Repeat verbatim each line from the line with "How far does" to the end of the entries. Pictures do not belong in the copy.

# Data lines start

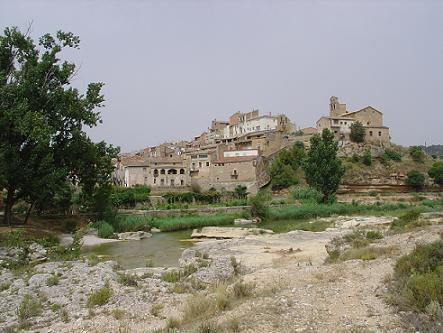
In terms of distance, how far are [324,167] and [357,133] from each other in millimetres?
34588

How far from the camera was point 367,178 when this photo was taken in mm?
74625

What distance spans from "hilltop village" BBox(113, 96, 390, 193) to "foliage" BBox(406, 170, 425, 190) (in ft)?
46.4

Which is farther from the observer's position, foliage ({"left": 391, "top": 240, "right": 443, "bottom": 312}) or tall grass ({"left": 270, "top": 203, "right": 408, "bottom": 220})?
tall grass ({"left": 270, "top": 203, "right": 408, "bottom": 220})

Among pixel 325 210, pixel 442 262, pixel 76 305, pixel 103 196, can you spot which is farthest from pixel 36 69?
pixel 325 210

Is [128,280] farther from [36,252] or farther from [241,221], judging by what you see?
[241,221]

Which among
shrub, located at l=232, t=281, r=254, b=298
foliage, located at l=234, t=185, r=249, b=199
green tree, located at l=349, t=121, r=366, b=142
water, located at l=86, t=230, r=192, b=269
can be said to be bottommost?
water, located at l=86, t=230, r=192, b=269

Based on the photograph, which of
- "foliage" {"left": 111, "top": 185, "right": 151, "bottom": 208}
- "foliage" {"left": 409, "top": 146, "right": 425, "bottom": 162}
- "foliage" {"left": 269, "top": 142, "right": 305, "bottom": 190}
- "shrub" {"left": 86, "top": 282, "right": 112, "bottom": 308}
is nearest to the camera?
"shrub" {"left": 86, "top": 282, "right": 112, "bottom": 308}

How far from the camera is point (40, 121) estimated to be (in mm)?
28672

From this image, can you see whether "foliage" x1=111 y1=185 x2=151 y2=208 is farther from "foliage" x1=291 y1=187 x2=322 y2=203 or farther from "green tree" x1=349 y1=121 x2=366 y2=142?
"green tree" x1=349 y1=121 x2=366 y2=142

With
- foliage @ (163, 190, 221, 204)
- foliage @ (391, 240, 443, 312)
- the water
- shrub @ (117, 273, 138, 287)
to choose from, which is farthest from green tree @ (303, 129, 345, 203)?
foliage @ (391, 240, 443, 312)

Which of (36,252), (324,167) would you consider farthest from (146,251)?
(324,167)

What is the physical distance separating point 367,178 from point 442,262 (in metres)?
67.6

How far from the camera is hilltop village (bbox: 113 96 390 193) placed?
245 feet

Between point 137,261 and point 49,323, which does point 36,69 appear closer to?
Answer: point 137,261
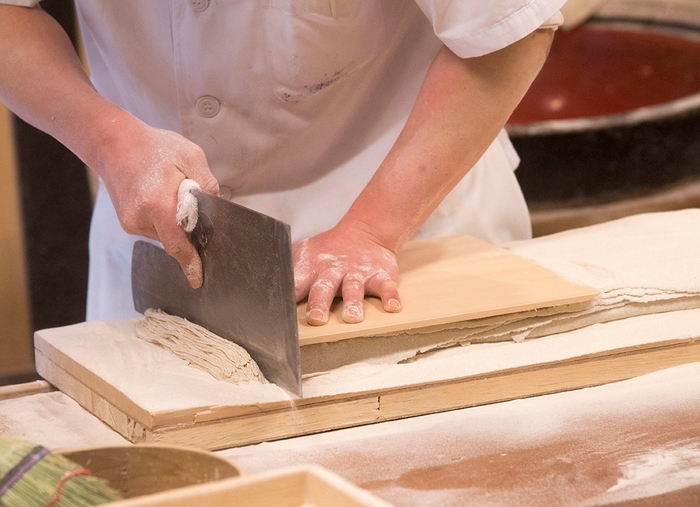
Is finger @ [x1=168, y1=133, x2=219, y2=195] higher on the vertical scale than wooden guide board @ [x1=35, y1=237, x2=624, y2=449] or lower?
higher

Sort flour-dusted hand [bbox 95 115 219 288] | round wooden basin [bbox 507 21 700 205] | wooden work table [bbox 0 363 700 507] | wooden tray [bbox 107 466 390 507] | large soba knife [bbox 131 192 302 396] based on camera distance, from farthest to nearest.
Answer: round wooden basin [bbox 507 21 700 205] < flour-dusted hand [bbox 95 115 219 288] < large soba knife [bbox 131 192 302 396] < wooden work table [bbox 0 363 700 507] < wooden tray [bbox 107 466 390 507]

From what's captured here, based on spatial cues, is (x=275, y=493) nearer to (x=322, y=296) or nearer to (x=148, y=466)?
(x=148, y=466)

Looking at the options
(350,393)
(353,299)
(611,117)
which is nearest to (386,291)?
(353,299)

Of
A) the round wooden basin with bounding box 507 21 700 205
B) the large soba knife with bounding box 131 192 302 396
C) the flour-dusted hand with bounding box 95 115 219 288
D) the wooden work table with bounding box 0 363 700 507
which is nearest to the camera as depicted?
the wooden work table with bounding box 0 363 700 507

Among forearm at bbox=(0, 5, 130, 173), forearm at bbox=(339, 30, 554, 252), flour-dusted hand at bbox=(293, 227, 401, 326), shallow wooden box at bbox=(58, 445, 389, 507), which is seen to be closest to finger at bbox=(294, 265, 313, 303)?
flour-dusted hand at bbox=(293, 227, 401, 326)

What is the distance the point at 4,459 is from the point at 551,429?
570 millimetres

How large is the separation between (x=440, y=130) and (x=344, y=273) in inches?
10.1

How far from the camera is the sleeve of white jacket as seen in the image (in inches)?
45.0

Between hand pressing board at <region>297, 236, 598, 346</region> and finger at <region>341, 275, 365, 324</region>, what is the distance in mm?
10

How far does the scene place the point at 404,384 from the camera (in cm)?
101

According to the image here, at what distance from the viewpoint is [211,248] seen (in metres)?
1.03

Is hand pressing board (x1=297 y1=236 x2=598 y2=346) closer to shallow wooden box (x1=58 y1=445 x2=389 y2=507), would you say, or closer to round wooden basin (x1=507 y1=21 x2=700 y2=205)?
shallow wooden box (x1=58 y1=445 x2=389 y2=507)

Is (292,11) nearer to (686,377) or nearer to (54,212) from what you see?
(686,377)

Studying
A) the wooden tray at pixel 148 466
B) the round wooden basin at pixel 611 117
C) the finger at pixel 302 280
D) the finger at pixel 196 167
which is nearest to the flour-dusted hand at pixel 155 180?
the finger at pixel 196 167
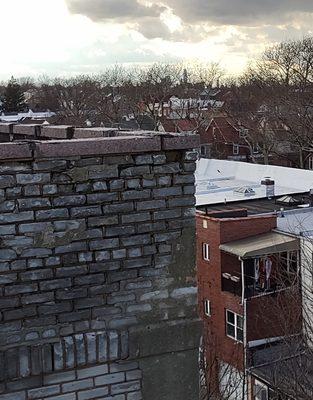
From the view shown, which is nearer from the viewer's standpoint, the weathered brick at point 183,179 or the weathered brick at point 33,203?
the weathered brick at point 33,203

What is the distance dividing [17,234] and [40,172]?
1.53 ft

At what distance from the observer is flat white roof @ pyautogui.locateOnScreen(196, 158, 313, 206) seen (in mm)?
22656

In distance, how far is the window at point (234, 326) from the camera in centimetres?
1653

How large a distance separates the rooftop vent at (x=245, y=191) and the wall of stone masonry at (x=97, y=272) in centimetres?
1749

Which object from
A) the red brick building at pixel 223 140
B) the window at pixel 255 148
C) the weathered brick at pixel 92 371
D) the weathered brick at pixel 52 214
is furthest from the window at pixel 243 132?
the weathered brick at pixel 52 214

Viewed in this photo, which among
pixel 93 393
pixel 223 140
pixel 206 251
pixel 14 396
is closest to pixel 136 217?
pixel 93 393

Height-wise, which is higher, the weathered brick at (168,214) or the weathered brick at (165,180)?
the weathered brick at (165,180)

# Data lines end

◆ Worked solution
How far does the scene place the point at 404,384 from the camera (in cm)?
101

According to the image here, at what distance from the viewpoint is [211,248] seen (in metres)?
1.03

Is hand pressing board (x1=297 y1=236 x2=598 y2=346) closer to shallow wooden box (x1=58 y1=445 x2=389 y2=507), would you say, or closer to round wooden basin (x1=507 y1=21 x2=700 y2=205)?
shallow wooden box (x1=58 y1=445 x2=389 y2=507)

Is (292,11) nearer to (686,377) or nearer to (54,212) from what you see?
(686,377)

Studying
A) the wooden tray at pixel 148 466
B) the round wooden basin at pixel 611 117
C) the finger at pixel 302 280
D) the finger at pixel 196 167
which is nearest to the flour-dusted hand at pixel 155 180?
the finger at pixel 196 167
From the view shown, which is nearer from the viewer's standpoint, the weathered brick at point 183,179 or the weathered brick at point 33,203?
the weathered brick at point 33,203

What is the distance dividing [17,234] and [40,172]?
1.53 ft

At what distance from the observer is flat white roof @ pyautogui.locateOnScreen(196, 158, 313, 206) seen (in mm)?
22656

In distance, how far is the window at point (234, 326) from the camera in centimetres?
1653

How large a distance separates the rooftop vent at (x=245, y=191) and the wall of stone masonry at (x=97, y=272) in centimetres?
1749

Which object from
A) the red brick building at pixel 223 140
B) the window at pixel 255 148
C) the weathered brick at pixel 92 371
D) the weathered brick at pixel 52 214
is furthest from the window at pixel 243 132?
the weathered brick at pixel 52 214

Viewed in this photo, which among
pixel 93 393
pixel 223 140
pixel 206 251
pixel 14 396
is closest to pixel 136 217?
pixel 93 393

Height-wise, which is higher, the weathered brick at (168,214) or the weathered brick at (165,180)?
the weathered brick at (165,180)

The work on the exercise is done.